— Given instruction —
Write out every item below word for word, leaving out the pictures.

— begin Data to use —

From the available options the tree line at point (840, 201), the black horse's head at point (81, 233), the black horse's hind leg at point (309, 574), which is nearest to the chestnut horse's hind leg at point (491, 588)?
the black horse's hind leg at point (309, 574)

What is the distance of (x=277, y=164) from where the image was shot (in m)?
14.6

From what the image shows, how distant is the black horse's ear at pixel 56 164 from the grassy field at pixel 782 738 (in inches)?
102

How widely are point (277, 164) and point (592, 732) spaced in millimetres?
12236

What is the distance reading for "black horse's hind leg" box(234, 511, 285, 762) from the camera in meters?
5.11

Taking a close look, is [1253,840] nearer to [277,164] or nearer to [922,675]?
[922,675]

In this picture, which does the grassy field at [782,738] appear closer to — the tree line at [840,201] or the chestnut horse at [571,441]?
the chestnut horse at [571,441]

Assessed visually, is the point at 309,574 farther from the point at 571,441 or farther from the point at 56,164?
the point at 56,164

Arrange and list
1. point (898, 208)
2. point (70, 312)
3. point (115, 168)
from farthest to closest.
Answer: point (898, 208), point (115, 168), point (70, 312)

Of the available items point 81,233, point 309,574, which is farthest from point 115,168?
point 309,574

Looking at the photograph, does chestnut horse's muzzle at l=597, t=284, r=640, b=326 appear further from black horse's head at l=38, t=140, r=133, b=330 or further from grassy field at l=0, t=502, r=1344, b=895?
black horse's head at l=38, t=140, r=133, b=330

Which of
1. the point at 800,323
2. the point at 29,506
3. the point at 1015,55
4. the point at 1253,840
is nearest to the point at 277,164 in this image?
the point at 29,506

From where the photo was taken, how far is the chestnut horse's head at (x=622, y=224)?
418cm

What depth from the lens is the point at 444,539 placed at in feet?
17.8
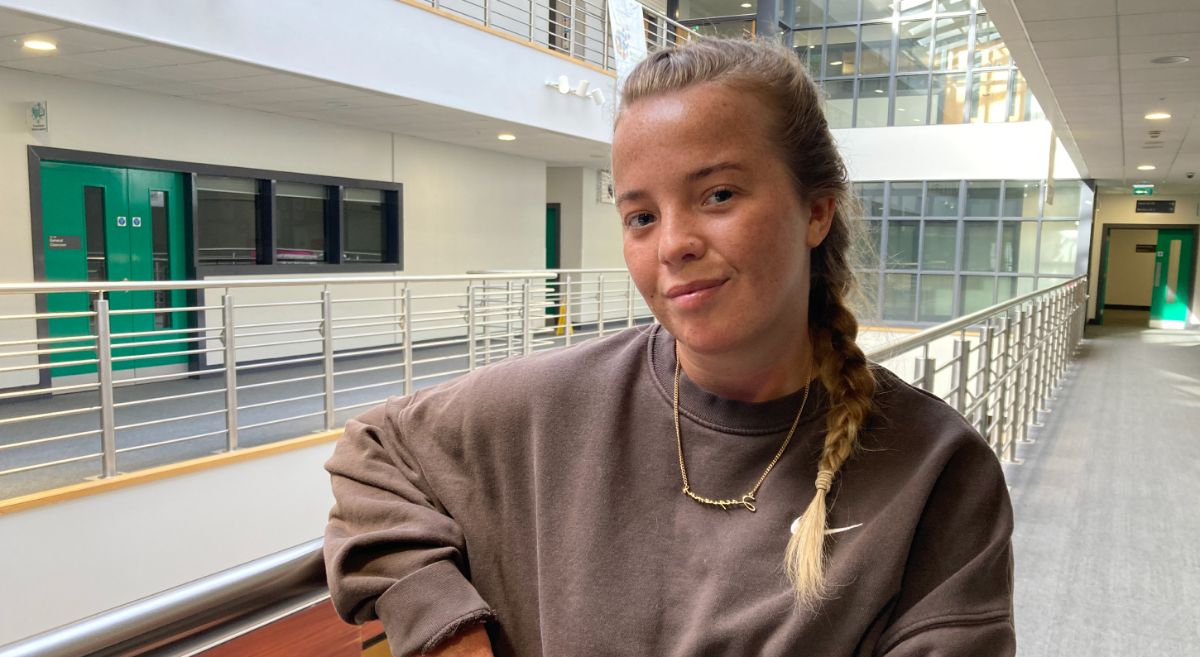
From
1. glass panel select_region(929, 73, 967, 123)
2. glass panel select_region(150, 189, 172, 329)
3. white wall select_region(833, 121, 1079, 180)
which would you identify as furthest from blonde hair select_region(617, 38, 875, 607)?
glass panel select_region(929, 73, 967, 123)

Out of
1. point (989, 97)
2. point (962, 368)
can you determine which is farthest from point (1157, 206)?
point (962, 368)

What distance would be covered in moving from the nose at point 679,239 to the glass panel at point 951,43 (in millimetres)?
14185

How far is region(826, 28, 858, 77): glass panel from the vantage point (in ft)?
46.3

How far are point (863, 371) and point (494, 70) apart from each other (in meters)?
6.94

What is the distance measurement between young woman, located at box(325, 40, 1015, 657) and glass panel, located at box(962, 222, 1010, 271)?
13634 millimetres

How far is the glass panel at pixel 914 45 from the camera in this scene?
13.6 metres

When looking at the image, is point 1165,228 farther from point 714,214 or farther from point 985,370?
point 714,214

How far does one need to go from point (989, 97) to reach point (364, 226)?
31.6ft

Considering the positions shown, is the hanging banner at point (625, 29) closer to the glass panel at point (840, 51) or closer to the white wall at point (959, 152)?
the white wall at point (959, 152)

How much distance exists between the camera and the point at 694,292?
738mm

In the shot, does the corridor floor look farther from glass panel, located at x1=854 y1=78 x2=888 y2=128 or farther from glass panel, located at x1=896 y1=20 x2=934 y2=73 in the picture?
glass panel, located at x1=896 y1=20 x2=934 y2=73

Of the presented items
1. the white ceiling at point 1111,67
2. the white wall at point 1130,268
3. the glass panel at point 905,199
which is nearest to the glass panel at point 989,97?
the glass panel at point 905,199

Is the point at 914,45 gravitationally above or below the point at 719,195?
above

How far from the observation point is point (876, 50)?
13.9 metres
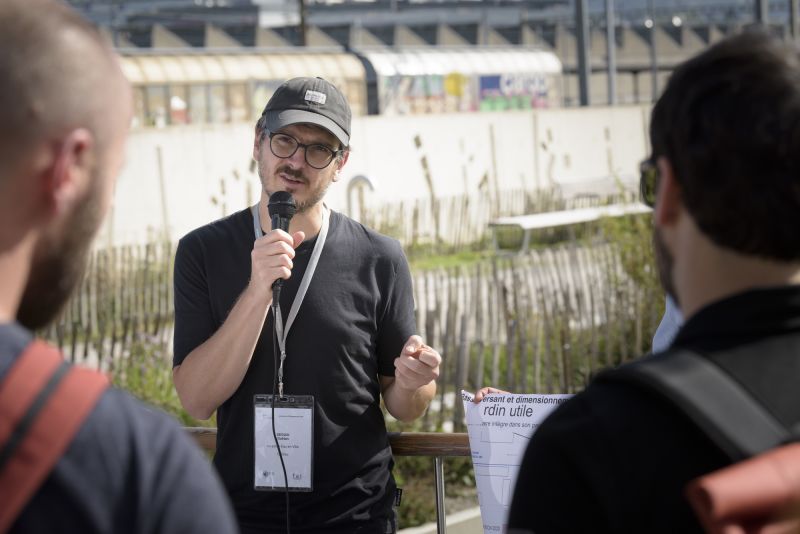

— end Data to use —

— Task response —
From the available options the tree line at point (840, 201), the black horse's head at point (81, 233), the black horse's hind leg at point (309, 574), which is nearest to the chestnut horse's hind leg at point (491, 588)?
the black horse's hind leg at point (309, 574)

What is the distance of (x=277, y=164) from where the image was shot (in m)?
14.6

From what the image shows, how distant is the black horse's ear at pixel 56 164 from the grassy field at pixel 782 738 (in inches)?
102

How widely are point (277, 164) and point (592, 732) spaced in millimetres?
12236

What is the distance reading for "black horse's hind leg" box(234, 511, 285, 762) from the camera in meters?
5.11

Taking a close look, is [1253,840] nearer to [277,164] or nearer to [922,675]?
[922,675]

In this picture, which does the grassy field at [782,738] appear closer to — the tree line at [840,201] or the chestnut horse at [571,441]?
the chestnut horse at [571,441]

Assessed visually, is the point at 309,574 farther from the point at 571,441 or farther from the point at 56,164?
the point at 56,164

Arrange and list
1. point (898, 208)
2. point (70, 312)
3. point (115, 168)
from farthest to closest.
Answer: point (898, 208), point (115, 168), point (70, 312)

Of the available items point 81,233, point 309,574, which is farthest from point 115,168?
point 309,574

Looking at the photograph, does chestnut horse's muzzle at l=597, t=284, r=640, b=326 appear further from black horse's head at l=38, t=140, r=133, b=330 or further from grassy field at l=0, t=502, r=1344, b=895?
black horse's head at l=38, t=140, r=133, b=330

Which of
1. the point at 800,323
2. the point at 29,506
3. the point at 1015,55
4. the point at 1253,840
is nearest to the point at 277,164 in this image?
the point at 29,506

From where the photo was taken, how far is the chestnut horse's head at (x=622, y=224)?
418cm

What depth from the lens is the point at 444,539 placed at in feet?
17.8
From
1. glass panel select_region(929, 73, 967, 123)
2. glass panel select_region(150, 189, 172, 329)
3. white wall select_region(833, 121, 1079, 180)
which would you identify as furthest from blonde hair select_region(617, 38, 875, 607)?
glass panel select_region(929, 73, 967, 123)

Out of
1. point (989, 97)
2. point (962, 368)
can you determine which is farthest from point (1157, 206)?
point (962, 368)

What distance would be covered in moving from the nose at point 679,239 to the glass panel at point 951,43 (in millimetres)?
14185

How far is region(826, 28, 858, 77): glass panel from the vantage point (in ft)?
46.3

How far are point (863, 371) and point (494, 70) apart from each other (in meters)?
6.94

What is the distance measurement between young woman, located at box(325, 40, 1015, 657) and glass panel, located at box(962, 222, 1010, 271)?
13634 millimetres

How far is the glass panel at pixel 914 45 from the camera in this scene?
13.6 metres

When looking at the image, is point 1165,228 farther from point 714,214 or farther from point 985,370?
point 714,214

How far does one need to go from point (989, 97) to reach point (364, 226)?
31.6ft

Considering the positions shown, is the hanging banner at point (625, 29) closer to the glass panel at point (840, 51) or closer to the white wall at point (959, 152)?
the white wall at point (959, 152)

How much distance exists between the camera and the point at 694,292?
738mm

In the shot, does the corridor floor look farther from glass panel, located at x1=854 y1=78 x2=888 y2=128 or farther from glass panel, located at x1=896 y1=20 x2=934 y2=73 in the picture?
glass panel, located at x1=896 y1=20 x2=934 y2=73

Of the presented items
1. the white ceiling at point 1111,67
2. the white wall at point 1130,268
3. the glass panel at point 905,199
which is nearest to the glass panel at point 989,97?
the glass panel at point 905,199

Is the point at 914,45 gravitationally above or below the point at 719,195?
above

How far from the observation point is point (876, 50)?
13.9 metres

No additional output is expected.